All third parties are required to:

  • Process data securely
  • Use it only for agreed purposes
  • Comply with UK GDPR

We do not sell personal data.

6. Group & Third-Party Transfers

Some service providers may process data outside the UK or EEA. Where this happens, we ensure appropriate safeguards are in place, including:

  • UK adequacy decisions
  • Standard Contractual Clauses (SCCs)
  • Equivalent legal protections

7. Data Retention

We retain personal data only for as long as necessary:

  • Clinical records: Minimum 11 years (or until age 25 for children)
  • Marketing data: Until consent is withdrawn
  • Website & analytics data: Typically, up to 26 months
  • Chatbot and messaging data: In line with provider settings and business need

8. Your Rights

You have the right to:

  • Access your personal data
  • Request correction of inaccurate data
  • Request deletion (where legally permitted)
  • Restrict or object to processing
  • Withdraw consent at any time
  • Request data portability

Requests can be made via: dataprotection@envisage-dental.co.uk

9. Cookies & Tracking Technologies

Our websites use cookies to:

  • Enable core functionality
  • Measure performance and usage
  • Support marketing activity (with consent)

You can manage your cookie preferences at any time via our cookie banner or browser settings.

See our Cookie Policy for full details.

10. Messaging Services (WhatsApp & Chat Tools)

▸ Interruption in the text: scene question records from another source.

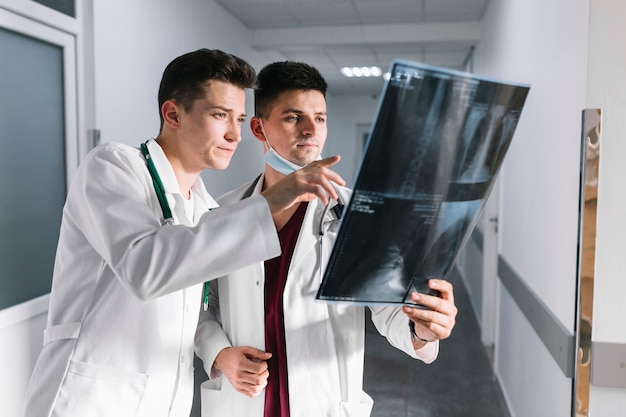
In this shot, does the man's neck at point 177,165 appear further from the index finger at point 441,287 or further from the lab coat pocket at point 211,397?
the index finger at point 441,287

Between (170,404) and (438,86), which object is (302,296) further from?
(438,86)

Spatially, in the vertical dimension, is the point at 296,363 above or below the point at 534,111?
below

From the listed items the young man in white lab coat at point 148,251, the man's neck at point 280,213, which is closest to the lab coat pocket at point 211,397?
the young man in white lab coat at point 148,251

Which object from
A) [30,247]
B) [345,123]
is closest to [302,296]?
[30,247]

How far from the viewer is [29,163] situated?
2562 mm

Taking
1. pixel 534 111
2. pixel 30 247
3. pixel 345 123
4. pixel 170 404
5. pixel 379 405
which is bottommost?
pixel 379 405

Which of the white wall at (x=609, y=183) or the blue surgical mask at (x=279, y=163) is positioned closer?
the blue surgical mask at (x=279, y=163)

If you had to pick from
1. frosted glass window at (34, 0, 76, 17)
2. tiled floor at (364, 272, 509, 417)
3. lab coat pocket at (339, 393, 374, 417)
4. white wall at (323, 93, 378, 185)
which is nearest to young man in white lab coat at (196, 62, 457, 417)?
lab coat pocket at (339, 393, 374, 417)

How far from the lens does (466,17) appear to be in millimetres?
5367

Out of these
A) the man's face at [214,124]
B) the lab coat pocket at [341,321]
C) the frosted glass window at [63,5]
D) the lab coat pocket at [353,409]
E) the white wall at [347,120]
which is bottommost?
the lab coat pocket at [353,409]

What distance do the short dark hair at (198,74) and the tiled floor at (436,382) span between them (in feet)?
8.31

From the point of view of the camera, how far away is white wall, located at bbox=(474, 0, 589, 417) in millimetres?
1869

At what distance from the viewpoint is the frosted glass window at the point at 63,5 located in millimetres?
2668

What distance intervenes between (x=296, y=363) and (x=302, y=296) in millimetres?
154
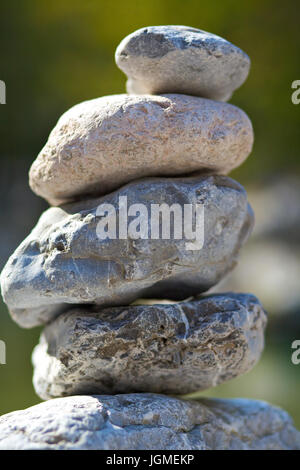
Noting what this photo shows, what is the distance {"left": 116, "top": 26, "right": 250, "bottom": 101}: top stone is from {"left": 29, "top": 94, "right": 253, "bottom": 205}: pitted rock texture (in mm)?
75

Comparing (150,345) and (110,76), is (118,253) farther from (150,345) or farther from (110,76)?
(110,76)

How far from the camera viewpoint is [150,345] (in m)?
1.00

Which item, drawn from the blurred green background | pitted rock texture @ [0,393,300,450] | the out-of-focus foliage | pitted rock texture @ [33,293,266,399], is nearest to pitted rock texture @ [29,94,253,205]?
pitted rock texture @ [33,293,266,399]

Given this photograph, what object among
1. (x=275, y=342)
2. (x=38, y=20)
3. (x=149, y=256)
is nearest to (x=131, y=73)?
(x=149, y=256)

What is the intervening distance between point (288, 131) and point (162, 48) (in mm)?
4066

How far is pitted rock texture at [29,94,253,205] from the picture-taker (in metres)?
0.99

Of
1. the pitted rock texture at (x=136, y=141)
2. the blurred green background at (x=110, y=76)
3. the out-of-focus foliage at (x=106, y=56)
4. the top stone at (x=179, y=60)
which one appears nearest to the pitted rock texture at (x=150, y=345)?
the pitted rock texture at (x=136, y=141)

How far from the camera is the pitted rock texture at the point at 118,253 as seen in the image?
3.15ft

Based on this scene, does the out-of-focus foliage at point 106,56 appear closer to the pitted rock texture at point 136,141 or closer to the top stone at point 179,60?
the top stone at point 179,60

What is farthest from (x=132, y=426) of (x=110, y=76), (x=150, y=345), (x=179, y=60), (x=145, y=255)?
(x=110, y=76)

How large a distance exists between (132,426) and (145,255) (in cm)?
32

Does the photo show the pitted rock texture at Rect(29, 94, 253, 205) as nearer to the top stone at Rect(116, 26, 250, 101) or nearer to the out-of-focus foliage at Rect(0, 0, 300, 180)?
the top stone at Rect(116, 26, 250, 101)

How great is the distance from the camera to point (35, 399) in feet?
6.80

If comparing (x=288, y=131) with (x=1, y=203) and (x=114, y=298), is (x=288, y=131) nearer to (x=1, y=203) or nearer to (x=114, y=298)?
(x=1, y=203)
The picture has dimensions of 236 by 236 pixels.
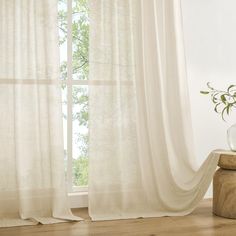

If you contact us via WhatsApp, live chat, or chatbot services:

  • Messages may be stored securely
  • Conversations may be monitored for quality and compliance
  • Metadata may be processed by the platform provider
  • Sensitive clinical information should only be shared when requested through secure channels

11. Data Security

We use appropriate technical and organisational measures to protect your data, including:

  • Secure systems and encryption
  • Access controls
  • Staff training
  • Regular audits and reviews

 

12. Complaints & Regulator Contact

If you have concerns about how your data is handled, please contact us first.

13. Changes to This Policy

We may update this Privacy Policy from time to time. The most recent version will always be published on our websites.